В небе — предчувствие дня,
Сумрак бледнеет ночной,
Смерть, убаюкай меня! —
восклицал Бальмонт.
Сердце чарует мне смерть
Неизреченною сладостью, —
уверял Мережковский. Возникала та «поэтизация ущерба» (Е. Тагер), которая стала отличительным признаком декадентского жизнечувствования и декадентского лиризма.
Наибольшую деформацию претерпела при этом проблема индивидуума, бывшая осевой для романтизма с его «апофеозой личности» (Тургенев). Индивидуализм мятежных романтиков как бунт против царящего зла и тех, кто склонился перед ним, терял у неоромантиков конца века освободительный пафос, вырождался в эгоцентризм. Культ «я» вел к разрыву социальных связей, к отказу от общественного служения.

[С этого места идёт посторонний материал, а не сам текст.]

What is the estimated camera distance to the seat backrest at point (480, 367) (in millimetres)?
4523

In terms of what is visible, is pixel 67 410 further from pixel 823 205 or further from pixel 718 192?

Во времена декадентского Sturm und Drang’а в России 90-х годов декларации «разобществленной» личности звучали особенно вызывающе. Знаменателен пример Минского. В 70-е годы он — участник изданий «Народной воли», автор политических стихов, ходивших в списках. В конце 80-х — индивидуалист, звавший интеллигенцию освободиться от привязанности к «колесу народолюбия». Ревизуя свои недавние убеждения в книге «При свете совести» (1890), Минский выступил против социального долга, отстаивал всевластие «я». В позу гордого одиночки становился лирический герой Бальмонта:
Людей родных мне далеко страданье,
Чужда мне вся земля с борьбой своей...
Брюсов в 1896 г. напутствовал юного поэта:
...никому не сочувствуй,
Сам же себя полюби беспредельно.
«Люблю я себя, как Бога», — заявляла З. Гиппиус («Посвящение», 1894).